Records of spatial reasoning questions -
-------------------------

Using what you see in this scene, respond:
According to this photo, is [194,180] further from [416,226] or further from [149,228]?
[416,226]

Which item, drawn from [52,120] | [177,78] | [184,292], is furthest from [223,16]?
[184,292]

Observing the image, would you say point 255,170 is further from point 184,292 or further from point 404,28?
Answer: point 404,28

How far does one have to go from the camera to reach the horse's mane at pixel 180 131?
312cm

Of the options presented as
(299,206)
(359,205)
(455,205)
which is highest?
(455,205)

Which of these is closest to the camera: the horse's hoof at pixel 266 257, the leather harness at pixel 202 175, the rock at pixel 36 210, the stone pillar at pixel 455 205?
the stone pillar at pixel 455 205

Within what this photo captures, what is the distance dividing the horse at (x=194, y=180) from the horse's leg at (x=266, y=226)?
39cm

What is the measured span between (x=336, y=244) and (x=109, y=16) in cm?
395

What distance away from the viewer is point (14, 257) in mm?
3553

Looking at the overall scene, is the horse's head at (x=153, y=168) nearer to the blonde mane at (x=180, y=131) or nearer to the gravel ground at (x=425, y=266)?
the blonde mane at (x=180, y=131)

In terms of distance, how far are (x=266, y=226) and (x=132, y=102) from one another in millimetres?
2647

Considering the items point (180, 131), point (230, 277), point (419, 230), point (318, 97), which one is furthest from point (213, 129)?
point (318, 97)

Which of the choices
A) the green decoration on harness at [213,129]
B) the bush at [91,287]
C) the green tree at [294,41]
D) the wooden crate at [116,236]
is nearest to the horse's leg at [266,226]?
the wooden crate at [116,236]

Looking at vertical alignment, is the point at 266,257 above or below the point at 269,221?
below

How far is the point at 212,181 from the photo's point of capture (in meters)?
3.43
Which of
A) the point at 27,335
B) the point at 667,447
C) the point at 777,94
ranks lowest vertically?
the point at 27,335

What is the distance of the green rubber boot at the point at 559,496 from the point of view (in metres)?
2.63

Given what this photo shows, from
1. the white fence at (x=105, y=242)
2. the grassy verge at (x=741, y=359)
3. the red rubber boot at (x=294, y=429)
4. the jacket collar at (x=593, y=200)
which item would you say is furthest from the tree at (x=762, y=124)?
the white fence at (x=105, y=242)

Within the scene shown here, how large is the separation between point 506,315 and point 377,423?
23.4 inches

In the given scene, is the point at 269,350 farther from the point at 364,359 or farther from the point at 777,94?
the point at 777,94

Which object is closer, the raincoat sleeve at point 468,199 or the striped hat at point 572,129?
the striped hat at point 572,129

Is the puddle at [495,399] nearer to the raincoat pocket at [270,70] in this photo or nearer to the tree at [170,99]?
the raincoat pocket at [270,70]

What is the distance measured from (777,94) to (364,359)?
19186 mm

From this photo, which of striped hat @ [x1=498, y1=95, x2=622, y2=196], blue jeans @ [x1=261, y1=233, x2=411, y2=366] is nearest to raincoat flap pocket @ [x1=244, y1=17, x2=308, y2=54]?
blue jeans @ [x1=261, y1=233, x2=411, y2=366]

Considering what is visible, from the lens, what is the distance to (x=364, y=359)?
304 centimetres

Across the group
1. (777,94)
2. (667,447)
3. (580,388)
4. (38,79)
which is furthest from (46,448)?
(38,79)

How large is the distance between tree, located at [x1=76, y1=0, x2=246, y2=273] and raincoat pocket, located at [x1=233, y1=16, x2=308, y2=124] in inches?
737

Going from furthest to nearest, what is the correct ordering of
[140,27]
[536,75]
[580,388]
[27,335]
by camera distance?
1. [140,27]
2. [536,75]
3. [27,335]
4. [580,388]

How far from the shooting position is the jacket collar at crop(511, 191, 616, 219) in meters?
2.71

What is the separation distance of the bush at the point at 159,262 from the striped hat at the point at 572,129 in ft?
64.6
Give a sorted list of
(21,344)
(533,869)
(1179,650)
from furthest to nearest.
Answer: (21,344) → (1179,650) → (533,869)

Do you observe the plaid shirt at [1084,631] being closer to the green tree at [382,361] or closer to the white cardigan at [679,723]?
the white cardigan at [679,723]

-------------------------

TASK OBJECTIVE -
Format the items from the line with "Do you observe" through the end of the items as a two-column CSV with the columns "text" and "answer", one row per item. Put each field in quotation marks and replace any line breaks with spaces.

ANSWER TO THE TASK -
text,answer
"Do you observe the plaid shirt at [1084,631] being closer to the green tree at [382,361] or closer to the white cardigan at [679,723]?","the white cardigan at [679,723]"